What numbers? That they have plenty of customers? How is it related? That's like someone talking about gearbox problems on a Ford and you replying with "but look how many cars they sell".
 
VIX peaked three weeks ago at ~85 and has since dropped by 50%.

Yet IB is continuously increasing their margin requirements as VIX is dropping. Every day is higher than the last. As I check it this morning, Portfolio Margin is barely better than reg T. I'm scared that it can just keep going higher and higher, because why not? Their system appears to have no sense to it. I might actually end up downgrading to a reg T account at some point if that gives more margin :vomit:

I always believed IB's risk aversion was a good thing that protected customers like me, and people who complained about margin were just whiners who were taking too much risk anyways (naked option selling, etc). Seeing how their system behaves now, I no longer believe this.

This is, by far, the most profitable trading environment I've ever seen in my career. It might be once in a lifetime. And IB is hamstringing us with this goofy margin system. I am making a week worth of profits every day, but I could be making more than 2x that with a proper 15% PM account. (This is straight up equity trading by the way, cash neutral portfolios, no options.)

I hope IB gets their act together, but I am actively looking into switching brokers at this point.

What products are you trading?
 
That implies all holdings going to zero because in the end it's about protecting the company not the customer's funds.
I've yet to see any mid to large cap equities drop even 50% overnight, never mind 100%.

Yup. But is correlation risk for IB. They have 100mm in equity and 5bn in customer deposits (for example). If everyone borrows the max under regt then IB has to borrow 5bn from some counterparty. If 2percent of the customers blow up, then IB is finished.

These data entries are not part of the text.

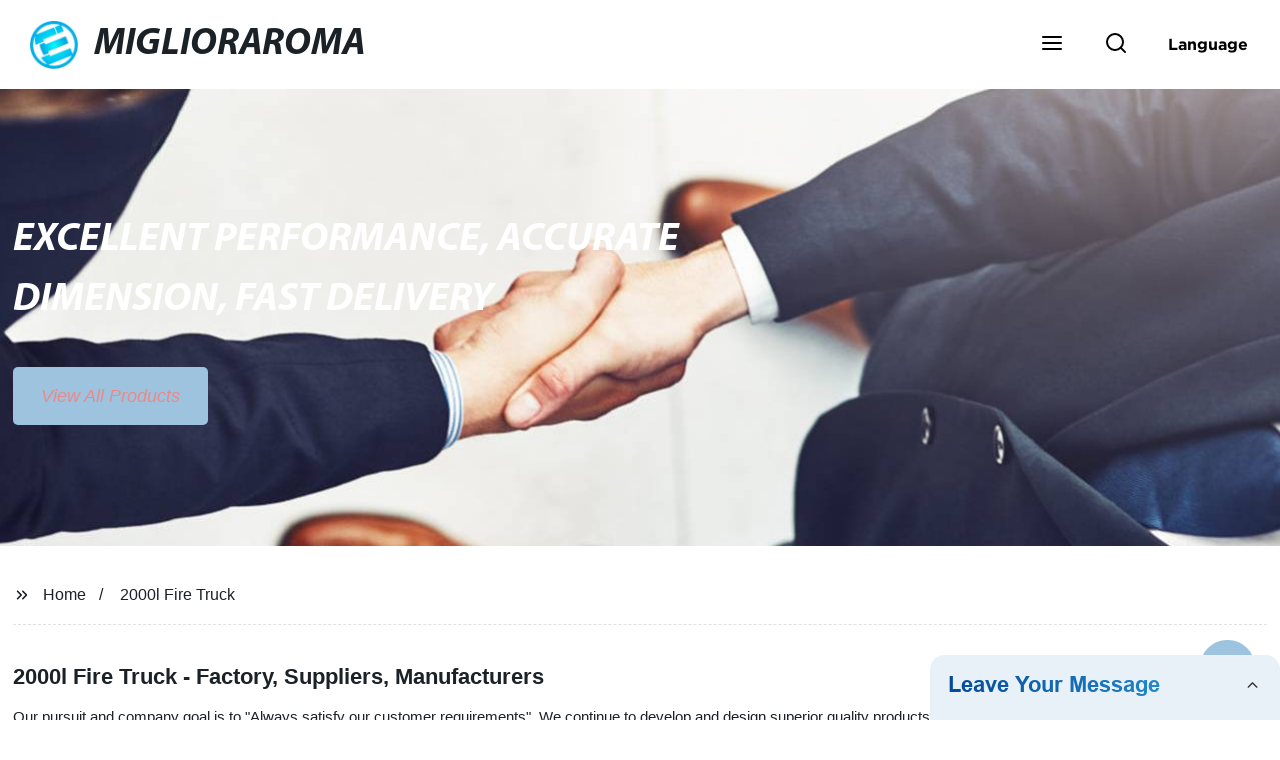

--- FILE ---
content_type: text/html; charset=UTF-8
request_url: https://form.grofrom.com/api/date_json_ip?token_date=2026118713
body_size: -99
content:
{"status":200,"message":"success","data":{"ip":"52.14.253.230","beginip":"52.14.0.0","endip":"52.15.255.255","country":"美国","area":"俄亥俄州都柏林Amazon数据中心","c_country":"美国","c_area":"美国"}}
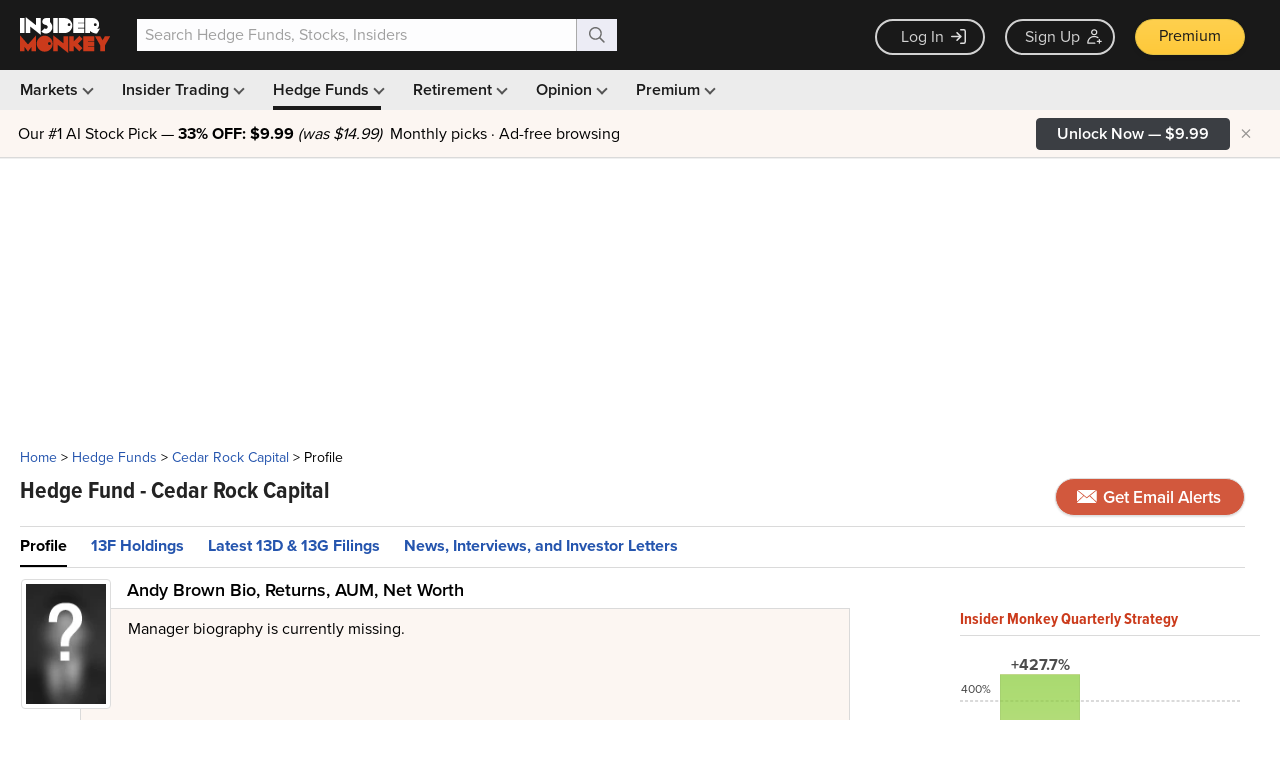

--- FILE ---
content_type: text/html; charset=utf-8
request_url: https://www.google.com/recaptcha/api2/aframe
body_size: 270
content:
<!DOCTYPE HTML><html><head><meta http-equiv="content-type" content="text/html; charset=UTF-8"></head><body><script nonce="Zk7IJZ_GeX3924LwQ3BcLQ">/** Anti-fraud and anti-abuse applications only. See google.com/recaptcha */ try{var clients={'sodar':'https://pagead2.googlesyndication.com/pagead/sodar?'};window.addEventListener("message",function(a){try{if(a.source===window.parent){var b=JSON.parse(a.data);var c=clients[b['id']];if(c){var d=document.createElement('img');d.src=c+b['params']+'&rc='+(localStorage.getItem("rc::a")?sessionStorage.getItem("rc::b"):"");window.document.body.appendChild(d);sessionStorage.setItem("rc::e",parseInt(sessionStorage.getItem("rc::e")||0)+1);localStorage.setItem("rc::h",'1769463658668');}}}catch(b){}});window.parent.postMessage("_grecaptcha_ready", "*");}catch(b){}</script></body></html>

--- FILE ---
content_type: application/javascript
request_url: https://prism.app-us1.com/?a=69633062&u=https%3A%2F%2Fwww.insidermonkey.com%2Fhedge-fund%2Fcedar%2Brock%2Bcapital%2F661%2F
body_size: 123
content:
window.visitorGlobalObject=window.visitorGlobalObject||window.prismGlobalObject;window.visitorGlobalObject.setVisitorId('58712f95-dc27-4e16-a5b6-394b8eeca20c', '69633062');window.visitorGlobalObject.setWhitelistedServices('tracking', '69633062');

Further, If the repo lines/LOC get pulled then IB may not be able to fund all the customers who want margin. So they should make it more painful to borrow funds.

This is the systemic risk in the system right now.
 
I'd say 75% of futures traders are intraday clients only using intraday margin

Approx 5-10% of futures trading volume is retail per the last CME stat's I looked at. Retail futures day traders are the minnows, not the whales.

IBs futues margins are to high - twice that of any other top tier retail brokers.